*SELECTED TEXT:*
== Segment start ==
Absolutely heartbreaking. My wife and I went through something similar with what would have been our fourth child. Very much changed my opinion on how available abortion should be. A doctor wouldn't do a medical procedure he disagreed with and we spent a terrifying week and a half hoping and praying she wouldn't die, that ended in a horrifying experience with blood all over our bathroom floor.
For those cheering...privacy has also gone out the window for your medical records. Nurses in Texas receiving emails of what to watch for and any listed conditions need to be reported to the State within 3 days. No consent to release records needed. Lisa on TikTok That's the video but if you Google it, it shows up on the Texas website. That means anyone's medical records for any reason no longer have the right to privacy. So employers could look at your records and base hiring decisions on diseases. Folks with HIV could have their condition found out & affect jobs, relationships, etc. The ones clamoring that their vaccination status was no one's business because of their privacy? That's gone. Huge movement among travel nurses to refuse contracts to Texas and other states over this. So good luck with the nursing shortage.
As to the whole "exceptions of rape" thing... A woman in Louisiana was raped at 16. Her rapist wasn't investigated. Got pregnant. Judge ordered HER to pay the rapist child support. The daughter was raped by the rapist (her father), and again cops didn't follow up, she kept girl from visitation, judge turned full custody over to the RAPIST of their DAUGHTER he'd raped too. THIS is the system some of you want women to trust to give them aid to fall under the "rape" category? She's been fighting this FOR YEARS!. NOW that the news got it out & it went viral worldwide the judge unsealed everything and the DA admits they messed up.
Some thoughts ... What is it about the radical right? They just can't stay out of other people's bedrooms and bodies. Our laws are not based on your religious views. Otherwise we'd be Afghanistan. If it's "God's will" a woman has a baby, then ED is "God's will". Deal with it. I wrote to the WH asking to fight fire with fire and possibly look at a "Women's or Human Rights amendment" to the constitution that will protect both women and LGBTQ population. I didn't suggest this, but the wording of the 2nd amendment is a little too vague. We should come up with one that is more clear and repeal the old one. But I digress... Oh, and I won't be celebrating the 4th of July this year. What country does this to its people?
== Segment end ==
*RECORDED DATA:*
== Segment start ==
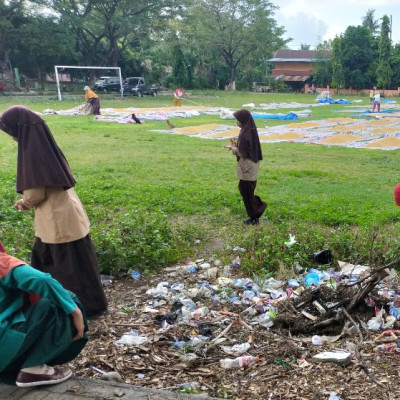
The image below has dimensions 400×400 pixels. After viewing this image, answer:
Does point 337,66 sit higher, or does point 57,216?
point 337,66

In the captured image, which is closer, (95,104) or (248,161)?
(248,161)

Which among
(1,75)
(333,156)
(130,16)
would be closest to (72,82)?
(1,75)

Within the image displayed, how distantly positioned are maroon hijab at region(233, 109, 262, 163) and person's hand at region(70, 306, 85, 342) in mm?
4708

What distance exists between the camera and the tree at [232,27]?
47.3 m

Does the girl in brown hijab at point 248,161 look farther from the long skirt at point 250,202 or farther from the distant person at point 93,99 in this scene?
the distant person at point 93,99

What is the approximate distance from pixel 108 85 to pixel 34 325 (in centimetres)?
3752

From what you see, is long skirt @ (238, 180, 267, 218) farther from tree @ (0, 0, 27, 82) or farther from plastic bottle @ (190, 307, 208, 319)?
tree @ (0, 0, 27, 82)

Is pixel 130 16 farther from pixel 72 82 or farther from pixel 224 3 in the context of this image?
pixel 224 3

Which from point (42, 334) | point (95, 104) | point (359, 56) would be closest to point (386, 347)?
point (42, 334)

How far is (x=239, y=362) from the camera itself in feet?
11.2

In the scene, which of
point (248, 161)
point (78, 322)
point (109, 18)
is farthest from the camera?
point (109, 18)

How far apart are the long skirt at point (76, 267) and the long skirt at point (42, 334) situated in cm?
131

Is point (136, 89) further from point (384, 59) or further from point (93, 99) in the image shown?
point (384, 59)

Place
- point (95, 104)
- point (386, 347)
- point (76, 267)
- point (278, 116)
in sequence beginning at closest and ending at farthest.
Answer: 1. point (386, 347)
2. point (76, 267)
3. point (278, 116)
4. point (95, 104)
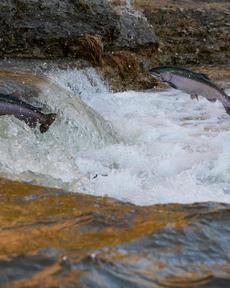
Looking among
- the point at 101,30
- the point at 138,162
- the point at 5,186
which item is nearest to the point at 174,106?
the point at 101,30

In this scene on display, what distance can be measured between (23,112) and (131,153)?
1.30 meters

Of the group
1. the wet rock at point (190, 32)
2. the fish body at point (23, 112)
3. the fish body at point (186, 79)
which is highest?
the fish body at point (186, 79)

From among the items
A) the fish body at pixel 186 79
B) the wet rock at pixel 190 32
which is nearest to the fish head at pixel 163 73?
the fish body at pixel 186 79

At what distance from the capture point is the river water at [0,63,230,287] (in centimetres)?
271

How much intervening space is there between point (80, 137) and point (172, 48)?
689 cm

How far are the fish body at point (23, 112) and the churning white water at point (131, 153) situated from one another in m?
0.25

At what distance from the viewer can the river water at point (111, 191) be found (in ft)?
8.89

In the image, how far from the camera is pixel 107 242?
2.96m

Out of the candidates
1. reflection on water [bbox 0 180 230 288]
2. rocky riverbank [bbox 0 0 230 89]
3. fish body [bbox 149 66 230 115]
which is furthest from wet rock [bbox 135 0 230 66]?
reflection on water [bbox 0 180 230 288]

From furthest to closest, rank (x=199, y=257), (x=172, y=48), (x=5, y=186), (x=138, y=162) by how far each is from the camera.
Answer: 1. (x=172, y=48)
2. (x=138, y=162)
3. (x=5, y=186)
4. (x=199, y=257)

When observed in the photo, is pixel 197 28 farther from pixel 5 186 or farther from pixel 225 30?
pixel 5 186

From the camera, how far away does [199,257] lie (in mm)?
2936

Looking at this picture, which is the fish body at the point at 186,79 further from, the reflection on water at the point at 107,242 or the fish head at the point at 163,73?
the reflection on water at the point at 107,242

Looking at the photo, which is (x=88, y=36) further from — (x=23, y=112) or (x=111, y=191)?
(x=111, y=191)
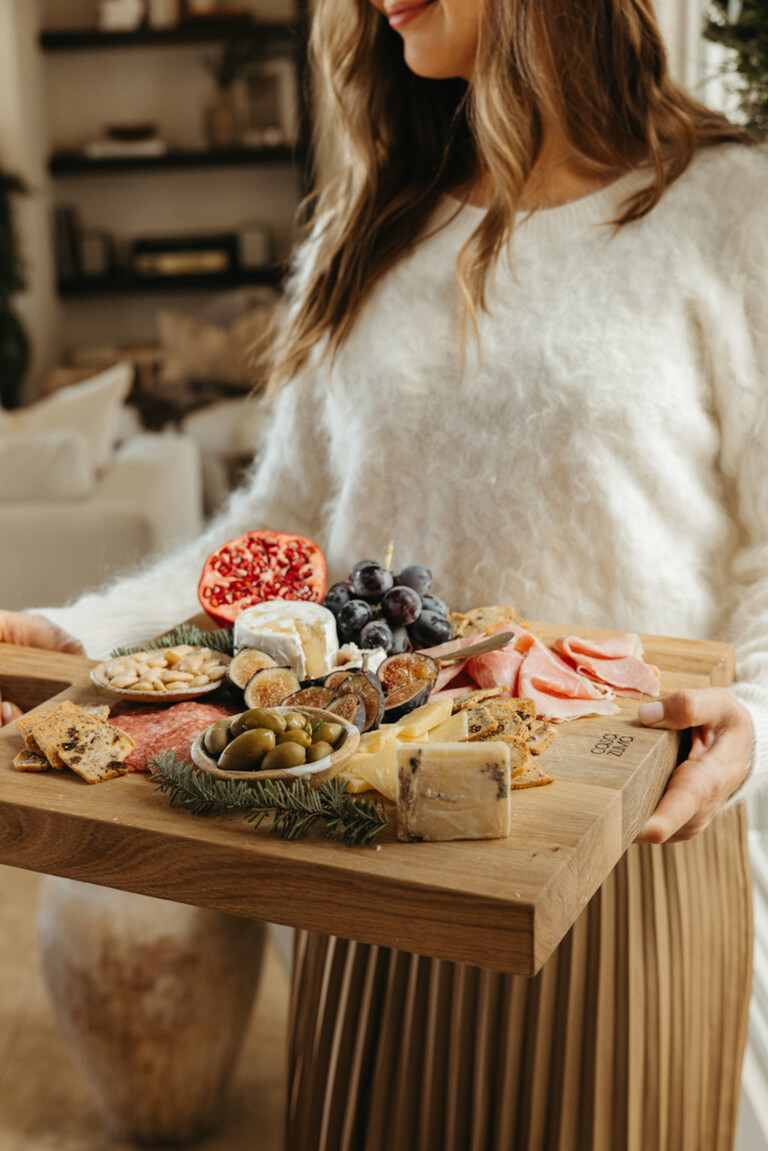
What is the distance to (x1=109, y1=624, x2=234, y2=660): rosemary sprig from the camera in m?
0.98

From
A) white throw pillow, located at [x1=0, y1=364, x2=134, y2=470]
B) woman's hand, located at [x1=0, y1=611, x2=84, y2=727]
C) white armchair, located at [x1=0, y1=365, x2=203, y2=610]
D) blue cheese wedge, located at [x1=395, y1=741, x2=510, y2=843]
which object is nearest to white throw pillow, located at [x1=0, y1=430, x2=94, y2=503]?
white armchair, located at [x1=0, y1=365, x2=203, y2=610]

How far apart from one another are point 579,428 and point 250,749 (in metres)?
0.55

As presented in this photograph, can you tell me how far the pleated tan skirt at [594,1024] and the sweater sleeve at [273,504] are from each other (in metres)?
0.46

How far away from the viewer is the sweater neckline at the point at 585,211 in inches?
44.9

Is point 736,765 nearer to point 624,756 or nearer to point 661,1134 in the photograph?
point 624,756

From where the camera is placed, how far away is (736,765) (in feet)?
2.86

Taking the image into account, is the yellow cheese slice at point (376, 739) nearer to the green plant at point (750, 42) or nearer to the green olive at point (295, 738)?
the green olive at point (295, 738)

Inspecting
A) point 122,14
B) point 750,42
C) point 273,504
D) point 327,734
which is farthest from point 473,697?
point 122,14

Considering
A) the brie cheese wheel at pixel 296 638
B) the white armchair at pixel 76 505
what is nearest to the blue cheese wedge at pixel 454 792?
the brie cheese wheel at pixel 296 638

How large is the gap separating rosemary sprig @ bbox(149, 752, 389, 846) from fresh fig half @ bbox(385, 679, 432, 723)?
11 centimetres

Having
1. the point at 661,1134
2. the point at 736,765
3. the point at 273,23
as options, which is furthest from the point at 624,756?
the point at 273,23

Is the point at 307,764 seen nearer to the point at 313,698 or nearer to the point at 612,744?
the point at 313,698

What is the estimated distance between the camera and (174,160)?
630cm

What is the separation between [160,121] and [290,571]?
618 cm
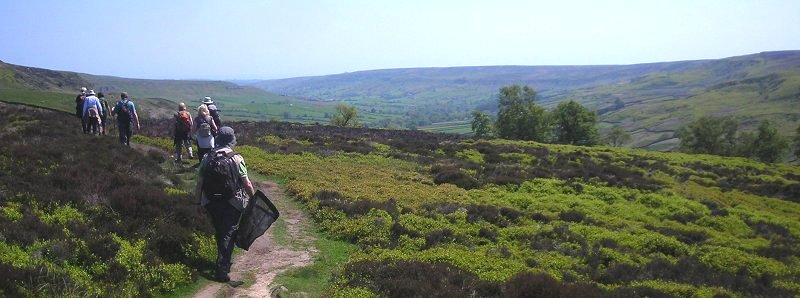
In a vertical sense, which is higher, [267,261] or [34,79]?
[34,79]

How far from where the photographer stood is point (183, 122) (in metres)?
21.2

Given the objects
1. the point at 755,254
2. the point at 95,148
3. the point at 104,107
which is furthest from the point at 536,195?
the point at 104,107

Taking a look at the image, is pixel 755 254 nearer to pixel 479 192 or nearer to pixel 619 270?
pixel 619 270

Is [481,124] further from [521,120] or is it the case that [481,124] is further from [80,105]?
[80,105]

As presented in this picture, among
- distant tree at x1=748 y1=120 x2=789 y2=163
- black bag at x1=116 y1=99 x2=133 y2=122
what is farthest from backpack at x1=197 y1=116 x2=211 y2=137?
distant tree at x1=748 y1=120 x2=789 y2=163

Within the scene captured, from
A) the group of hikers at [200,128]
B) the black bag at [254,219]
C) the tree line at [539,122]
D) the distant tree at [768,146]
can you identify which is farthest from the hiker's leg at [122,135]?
the distant tree at [768,146]

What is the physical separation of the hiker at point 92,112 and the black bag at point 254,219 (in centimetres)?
1815

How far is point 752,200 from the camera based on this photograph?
30.4 m

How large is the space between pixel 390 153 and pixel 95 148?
18.4m

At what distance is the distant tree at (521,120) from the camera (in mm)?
81312

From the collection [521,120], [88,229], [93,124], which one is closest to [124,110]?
[93,124]

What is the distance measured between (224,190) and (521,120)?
76525 mm

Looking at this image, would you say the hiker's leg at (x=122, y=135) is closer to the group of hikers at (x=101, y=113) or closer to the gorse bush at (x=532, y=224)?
the group of hikers at (x=101, y=113)

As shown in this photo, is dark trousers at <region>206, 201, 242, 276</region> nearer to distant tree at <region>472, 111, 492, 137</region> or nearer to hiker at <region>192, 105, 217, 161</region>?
hiker at <region>192, 105, 217, 161</region>
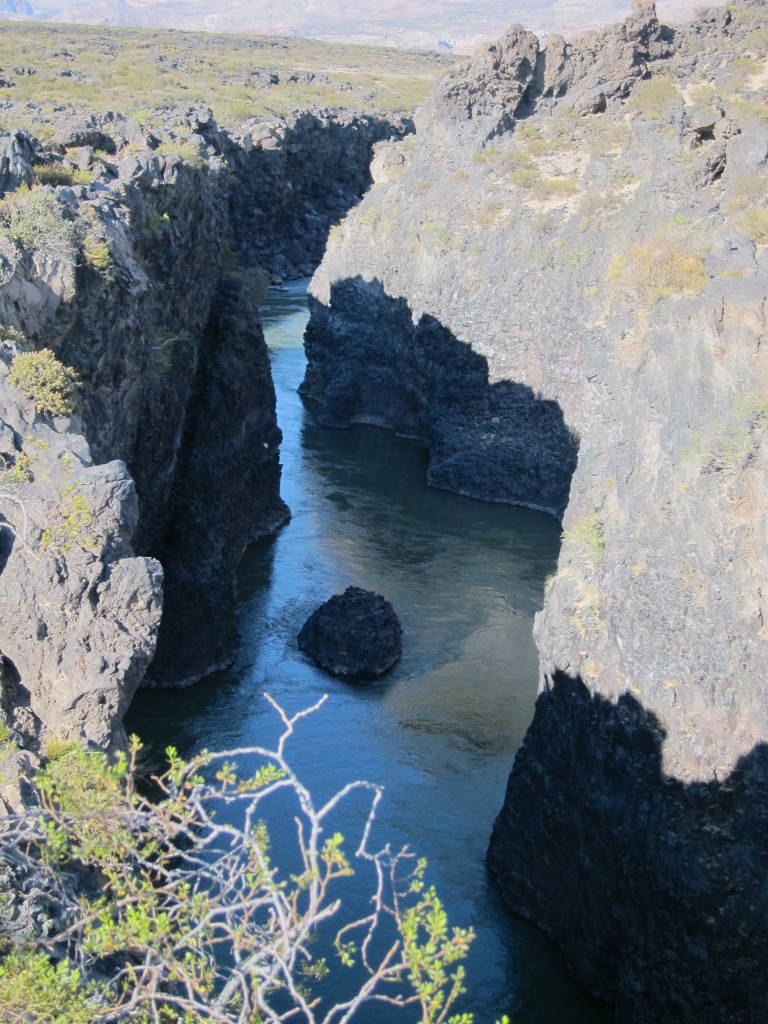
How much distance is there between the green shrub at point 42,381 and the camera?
1680 cm

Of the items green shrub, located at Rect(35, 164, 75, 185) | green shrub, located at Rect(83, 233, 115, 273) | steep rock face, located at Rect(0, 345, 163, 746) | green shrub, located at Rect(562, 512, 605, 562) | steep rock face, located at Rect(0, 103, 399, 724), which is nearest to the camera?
steep rock face, located at Rect(0, 345, 163, 746)

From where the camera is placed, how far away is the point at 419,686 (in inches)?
1228

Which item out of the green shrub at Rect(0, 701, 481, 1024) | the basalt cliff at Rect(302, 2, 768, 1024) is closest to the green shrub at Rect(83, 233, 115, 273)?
the basalt cliff at Rect(302, 2, 768, 1024)

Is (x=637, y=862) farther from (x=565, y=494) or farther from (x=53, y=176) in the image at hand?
(x=565, y=494)

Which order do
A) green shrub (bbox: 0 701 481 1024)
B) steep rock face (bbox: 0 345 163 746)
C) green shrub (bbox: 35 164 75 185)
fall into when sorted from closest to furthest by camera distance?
green shrub (bbox: 0 701 481 1024), steep rock face (bbox: 0 345 163 746), green shrub (bbox: 35 164 75 185)

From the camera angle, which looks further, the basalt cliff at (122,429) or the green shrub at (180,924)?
the basalt cliff at (122,429)

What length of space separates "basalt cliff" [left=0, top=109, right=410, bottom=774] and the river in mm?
1815

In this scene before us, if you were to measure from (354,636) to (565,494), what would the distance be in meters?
15.1

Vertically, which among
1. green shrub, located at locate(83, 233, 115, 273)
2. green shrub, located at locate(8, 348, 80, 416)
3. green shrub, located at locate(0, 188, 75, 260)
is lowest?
green shrub, located at locate(8, 348, 80, 416)

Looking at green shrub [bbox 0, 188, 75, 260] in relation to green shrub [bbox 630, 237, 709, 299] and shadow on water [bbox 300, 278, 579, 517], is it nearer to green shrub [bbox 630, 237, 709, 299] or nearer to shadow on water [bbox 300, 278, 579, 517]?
green shrub [bbox 630, 237, 709, 299]

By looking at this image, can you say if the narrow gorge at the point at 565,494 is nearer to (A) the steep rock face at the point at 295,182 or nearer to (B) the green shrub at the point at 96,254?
(B) the green shrub at the point at 96,254

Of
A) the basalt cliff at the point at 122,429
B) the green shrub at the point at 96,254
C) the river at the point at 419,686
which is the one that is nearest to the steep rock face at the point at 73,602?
the basalt cliff at the point at 122,429

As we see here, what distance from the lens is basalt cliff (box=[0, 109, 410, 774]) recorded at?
15266 mm

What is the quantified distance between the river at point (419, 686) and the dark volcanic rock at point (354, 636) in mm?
443
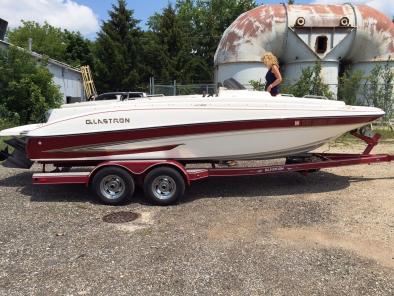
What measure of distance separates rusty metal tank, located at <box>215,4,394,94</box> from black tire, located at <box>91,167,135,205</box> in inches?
547

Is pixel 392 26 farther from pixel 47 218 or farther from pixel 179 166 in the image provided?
pixel 47 218

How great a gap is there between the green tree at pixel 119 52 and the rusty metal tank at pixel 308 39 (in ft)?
50.8

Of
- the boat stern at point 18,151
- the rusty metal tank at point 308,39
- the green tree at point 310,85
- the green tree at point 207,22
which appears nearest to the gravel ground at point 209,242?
the boat stern at point 18,151

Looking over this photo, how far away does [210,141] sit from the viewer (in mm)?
7324

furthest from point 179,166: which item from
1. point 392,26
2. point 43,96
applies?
point 392,26

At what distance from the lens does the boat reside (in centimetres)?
711

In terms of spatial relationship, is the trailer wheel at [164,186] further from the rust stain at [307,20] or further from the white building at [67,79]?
the white building at [67,79]

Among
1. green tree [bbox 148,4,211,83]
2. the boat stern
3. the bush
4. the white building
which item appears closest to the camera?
the boat stern

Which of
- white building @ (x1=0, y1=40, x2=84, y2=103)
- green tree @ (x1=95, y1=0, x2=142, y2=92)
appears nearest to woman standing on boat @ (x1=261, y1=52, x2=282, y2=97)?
white building @ (x1=0, y1=40, x2=84, y2=103)

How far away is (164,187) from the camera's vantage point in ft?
23.3

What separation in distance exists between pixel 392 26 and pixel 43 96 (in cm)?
1524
== Segment end ==
*PROBLEM DESCRIPTION:*
In the comments about abortion, within what time must nurses in Texas report listed conditions to the State? Rely only on the comments about abortion, not on the data.

*RESPONSE BOX:*
Within 3 days.